Селиванов с кем-то разговаривал по телефону, когда я вошла в его кабинет. Судя по всему, речь шла о предстоящей приятной встрече в футбольном баре. Решив, что пустая болтовня может подождать, я подошла к столу и вывалила окровавленное сердце прямо перед следователем.
— С ума сошла? — Он подскочил со стула, не сводя взгляда с нового объекта на своем столе. — Что это?
— Подарок.
— Лучше бы ты поужинать со мной согласилась. Погоди, или ты собралась приготовить потрошки? Я все эти субпродукты не очень, особенно в таком виде, — поморщился Селиванов и наконец вспомнил о телефоне у своего уха. — Я перезвоню.
— Так и я не очень.
— Таня, объясни наконец, что случилось? Ты обиделась, что я начальству без тебя о ходе расследования пошел докладывать? Так он меня сам вызвал. И твое занятие я бы никогда не пропустил. Ты же знаешь, как я к тебе отношусь.
— Я нашла это у себя в кухне, — не обращая внимания на его оправдания, пояснила я.
— Ну так и оставила бы там, сварила бы солянку, или куда там это добавляют? Не вижу повода тащить сюда и вываливать на мои бумаги. Кстати, протокол важного допроса! — Селиванов с печалью смотрел, как все больше слоев бумаги пропитываются и становятся розовыми.
— Ты не понял. Я, так же как и ты, ни печень, ни сердце, ни куриные желудочки не жалую. Хотя говорят, что вкусно. Я не покупала никакого сердца и уж тем более не приносила его в свою кухню. Вечером его там не было, а утром появилось.
— Так, — сказал Антон совсем другим тоном и медленно опустился на стул. Придвинулся поближе и стал разглядывать сердце. — Что это может значить?
— Вряд ли что-то хорошее, потому что кто-то со всей силы пригвоздил его к моему столу кухонным ножом.
— Бред какой-то, — изрек Селиванов.
— Кому-то очень хочется, чтобы мы не искали трупы, и он решил запугать меня таким образом.
— Вырезали сердце у одной из пропавших, пробрались ночью к тебе в квартиру и подкинули орган? А если бы ты проснулась?
— Смогла бы постоять за себя, не переживай.
— Как-то очень уж замороченно, ты не находишь?
— Ну да, проще сразу убить, — сострила я.

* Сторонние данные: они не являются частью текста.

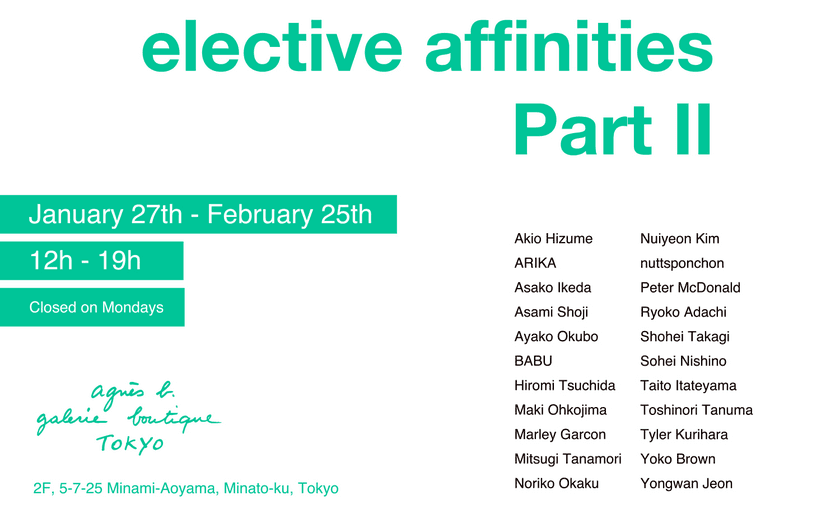 アニエスベー ギャラリー ブティックにおいて
「elective affinities」展 PartIIを
1月27日より開催！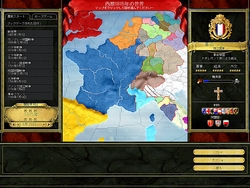 画像集#053のサムネイル/本邦初? 「ヨーロッパ・ユニバーサリスIII ナポレオンの野望」あえてプレイなしで綴る,英雄ナポレオン一代記
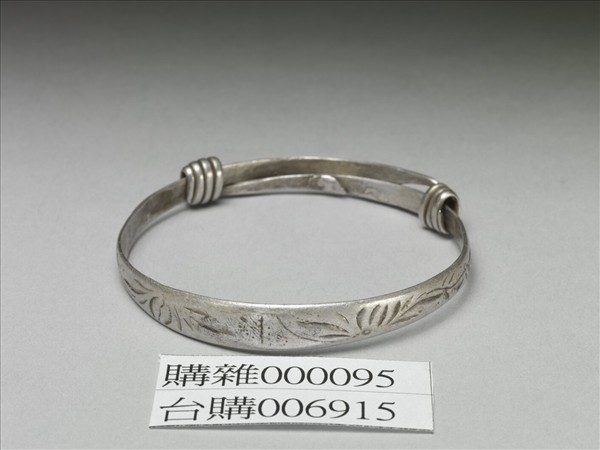 銀銅合金手鐲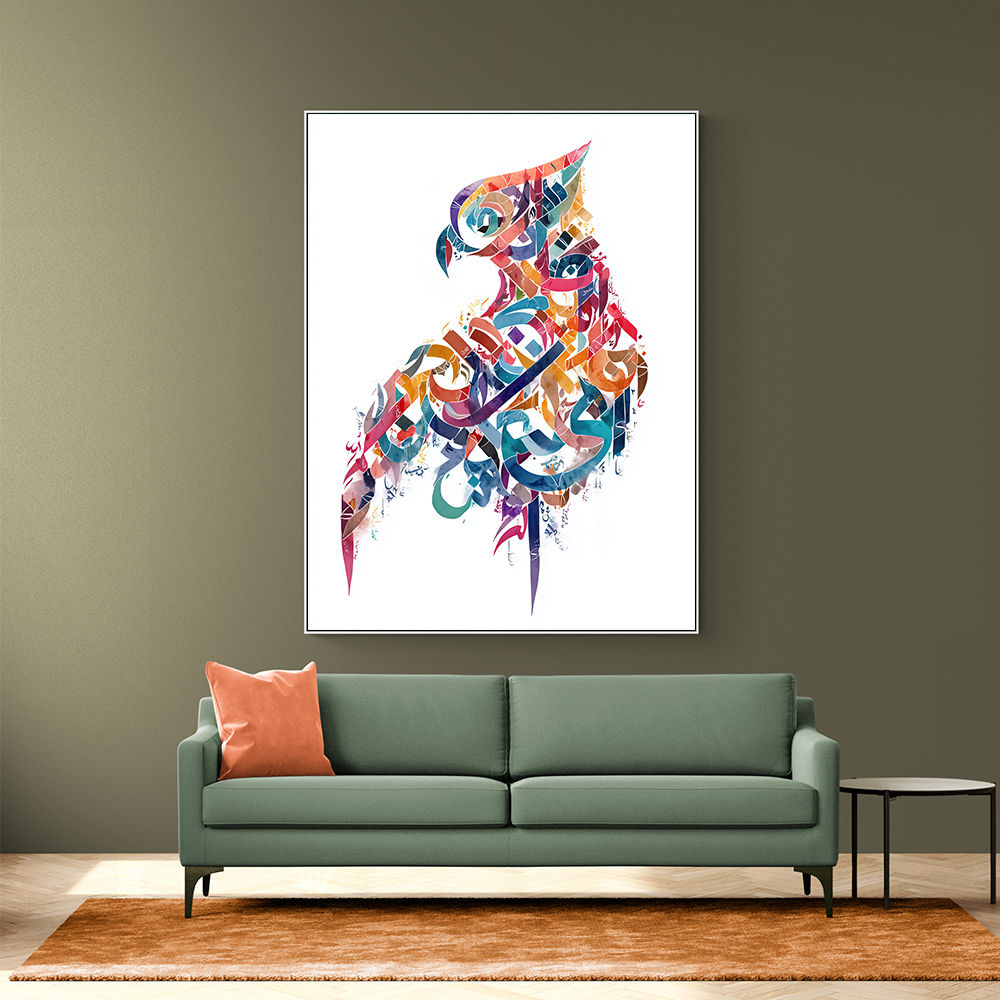 Abstract style Falcon Arabic calligraphy wall art 2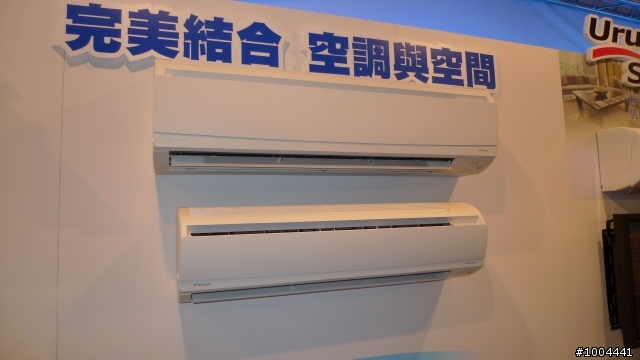2010年 大金和泰空調新產品發表會 心得分享~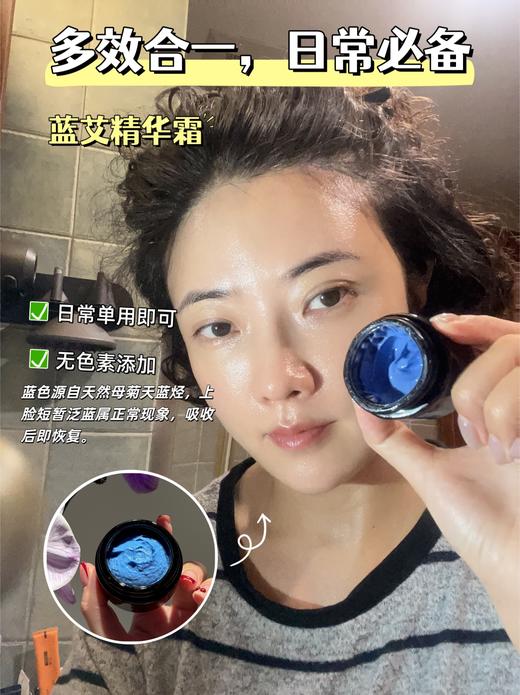 私礼 | 蓝艾精华霜 抗敏消痘淡斑美白精华霜 商品图5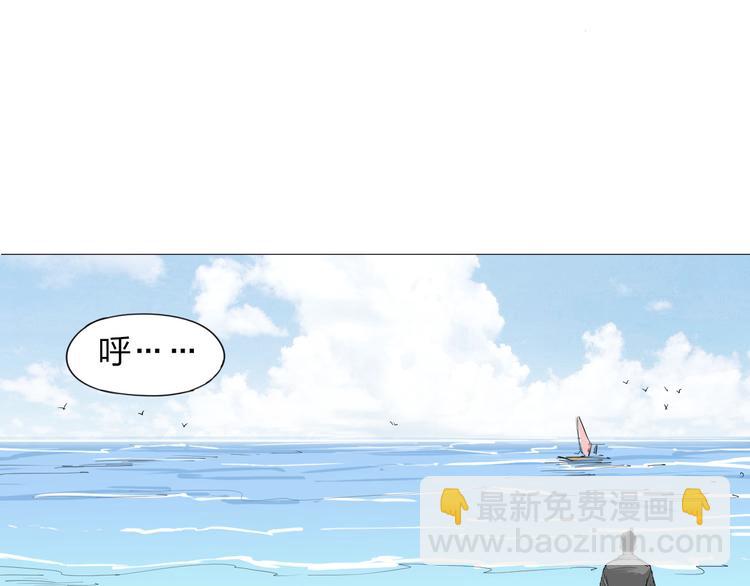 第1话 寄生(1/3)-第2话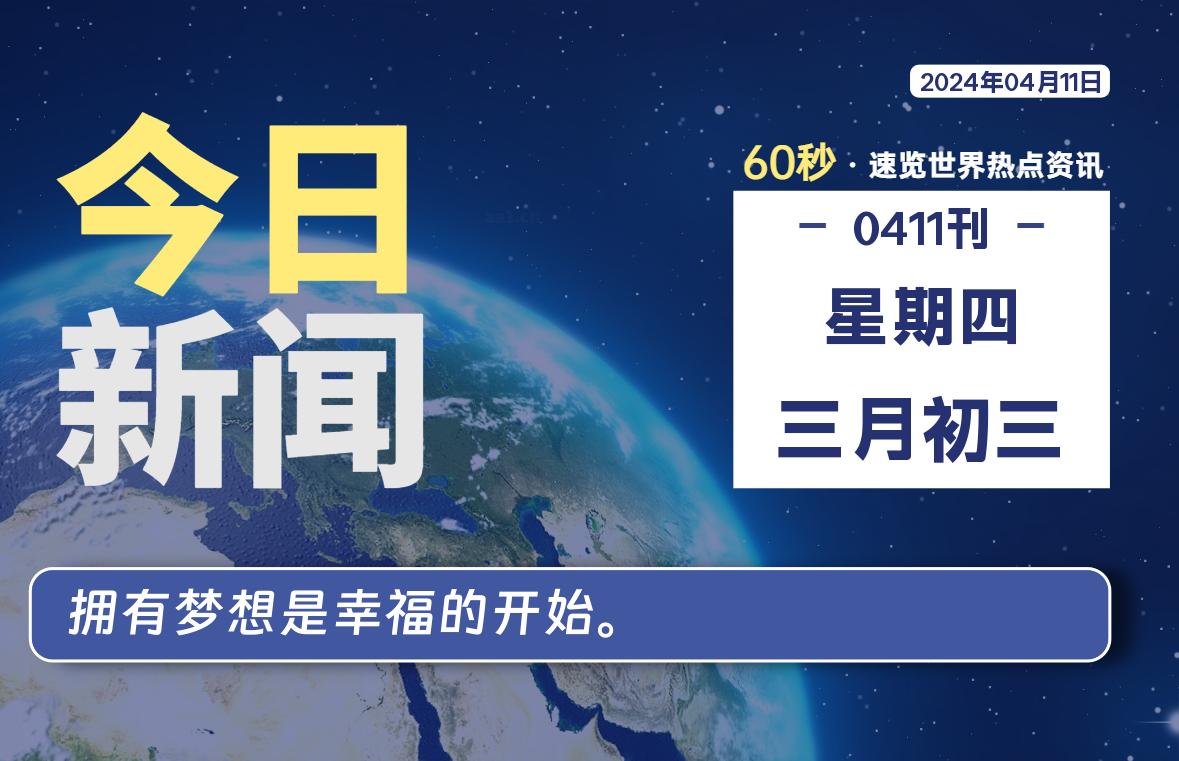 04月11日，星期四, 软件百科带你每天60秒读懂全世界！-软件百科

— Вообще выглядит свежим, — задумчиво произнес Селиванов, продолжая подробно изучать мою находку.
— Сегодня из морга блондинки не пропадали?
— Сейчас позвоню ребятам, — кивнул он и потянулся к телефону, восприняв мои слова вполне серьезно.
Пока он разговаривал, я сбросила сердце с пачки бумаг обратно в пакет и завязала его. Селиванов посмотрел на часы, дал отбой собеседнику и обратился ко мне:
— На двенадцать тридцать я встречу назначил с Еленой, подругой убитой. Как раз закинем орган ребятам по пути к ней, пусть изучают.
— А трупы как? На месте?
— Они пошли проверять, — заверил Антон, а я в очередной раз убедилась, что порядком в бюро по-прежнему не пахнет.